Socialists and mass movements
Some passages in the book are genuinely thrilling and dramatic, like those depicting militant mass protests (often clashing with the police), but McShane was also keen to explain the dynamics of a struggle and reveal how he and his comrades operated. He was (like Maclean) a natural agitator and flourished in what he termed ‘mass work’, feeling at home in demonstrations and street meetings, finding his purpose in building the NUWM in the 1930s.
He would later feel discontented at the lack of opportunities for mass movement building comparable to the agitations of the 1920s and 1930s, but he was always keen to orient himself on the closest thing available to that experience. For example, he recalls his role in organising a major Scottish demonstration, involving CND, against nuclear weapons in the early 1960s. He had retired, aged 69, in 1960 but continued to be involved in Glasgow Trades Council activity.Although he was part of a couple of small Marxist groups, holding political discussions, after leaving the CP in 1953, it seems to have been the larger-scale movement activity that mattered most to him. That is not to deny the immense importance of Marxist ideas in sustaining him: he comments, revealingly, that in the years immediately following his departure from the CP he read more Marxist theory than at any time since his teens. He was trying to make sense of what had gone so terribly wrong in the Communist tradition, trying to recover the authentic politics of Marx and Lenin.
Although the book is overwhelmingly a story of action, the account of his intellectual development in a couple of early chapters – the story of how he became a dedicated Marxist – is fascinating, and it is a development that clearly underpins the rest of McShane’s life story. It is impossible to survive the many twists and turns between 1908 and 1978 – including some major personal setbacks and some potentially very demoralising political defeats – without a deep grounding in the Marxist tradition.As the book was being written, in 1976, McShane spoke at the Royal Albert Hall for the first time. He was nearly 85. Unemployment was rising again, as capitalist crisis returned. Just as the Crash of 1929 had prompted the mass campaigns of the National Unemployed Workers’ Movement, the crisis of the 1970s led to the Right to Work Campaign being launched.

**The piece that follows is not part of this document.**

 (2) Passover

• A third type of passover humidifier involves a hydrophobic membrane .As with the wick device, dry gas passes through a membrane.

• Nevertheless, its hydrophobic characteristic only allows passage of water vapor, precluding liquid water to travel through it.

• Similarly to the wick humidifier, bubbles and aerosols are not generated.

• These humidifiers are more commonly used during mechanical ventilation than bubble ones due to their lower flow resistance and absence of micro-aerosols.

The new movement was initiated by the International Socialists, taking the role the CP had in the 1930s, and held a number of unemployed workers’ marches to London. McShane’s speech linked the mass movements of the interwar period with the new wave of mobilisations. His presence was a living link to the struggles of earlier generations. There are great differences between then and now, but in a period of systemic crisis yet again there is a wealth of historical experience from which we can learn.